2025-06-18 · 8 min read
How I Fine-Tuned GPT-2 for Cricket Commentary
400k commentary rows, TensorFlow tricks, and plenty of slog-sweeps. This is how I trained a model to generate match-style commentary.
Why this project mattered
Sports commentary is emotional, fast, and contextual. Generic language models sound flat when they describe cricket moments.

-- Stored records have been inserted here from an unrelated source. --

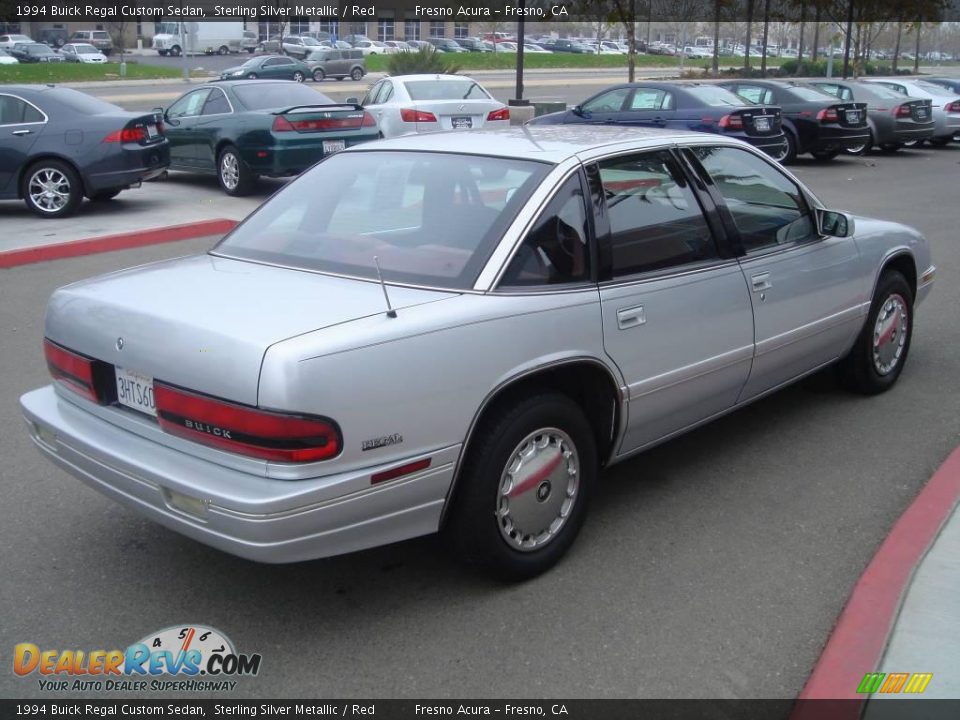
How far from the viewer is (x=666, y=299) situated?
431 cm

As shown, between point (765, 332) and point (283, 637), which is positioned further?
point (765, 332)

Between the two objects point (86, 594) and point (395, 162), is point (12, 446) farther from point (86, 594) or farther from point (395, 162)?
point (395, 162)

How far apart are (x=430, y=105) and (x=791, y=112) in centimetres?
760

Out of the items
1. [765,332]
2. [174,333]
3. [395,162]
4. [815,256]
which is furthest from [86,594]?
[815,256]

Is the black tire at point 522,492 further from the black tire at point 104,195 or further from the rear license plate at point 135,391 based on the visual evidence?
the black tire at point 104,195

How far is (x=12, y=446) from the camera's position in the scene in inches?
209

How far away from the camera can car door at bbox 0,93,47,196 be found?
1175 cm

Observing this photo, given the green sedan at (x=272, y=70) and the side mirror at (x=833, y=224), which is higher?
the green sedan at (x=272, y=70)

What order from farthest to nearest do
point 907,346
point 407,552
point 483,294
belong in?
point 907,346 < point 407,552 < point 483,294

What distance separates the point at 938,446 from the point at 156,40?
71.3 metres

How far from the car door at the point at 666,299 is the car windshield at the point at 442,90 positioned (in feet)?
40.6

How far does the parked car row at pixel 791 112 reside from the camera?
1742cm

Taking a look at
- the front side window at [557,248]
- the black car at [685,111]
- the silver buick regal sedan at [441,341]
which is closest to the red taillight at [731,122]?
the black car at [685,111]

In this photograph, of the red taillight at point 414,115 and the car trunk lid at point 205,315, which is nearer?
the car trunk lid at point 205,315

I wanted a model that could generate short, punchy lines that feel like live commentary while still being grounded in what happened in the match.
Dataset and preprocessing
I collected a large commentary dataset and normalized inconsistent text patterns such as over formats, team names, punctuation, and special symbols.
I removed noisy rows, duplicated snippets, and low-value boilerplate so the model would focus on useful commentary style instead of artifacts.
- Built a cleaned dataset focused on meaningful ball-by-ball context
- Standardized abbreviations and match metadata
- Created train and validation splits to avoid leakage
Modeling approach
I used GPT-2 fine-tuning for generation quality and compared multiple prompt templates to stabilize tone.
I also tested sequence length and decoding settings because cricket commentary quality drops quickly when outputs become repetitive.
- Prompt format had a major impact on output style
- Sampling settings changed creativity versus factual consistency
- Short output targets gave the best production-like results
Training and evaluation
Training quality improved when I balanced learning rate, context window, and batch settings for the GPU budget available.
I evaluated with both offline metrics and manual review, since sports language needs human judgment for excitement and readability.
- Tracked loss curves across checkpoints
- Compared outputs on the same held-out match contexts
- Selected the checkpoint with best readability and style match
Key outcomes
The final model produced sharper, more idiomatic commentary lines than baseline prompting on a general model.
The biggest lesson was that dataset quality and prompt structure mattered more than trying complex model changes too early.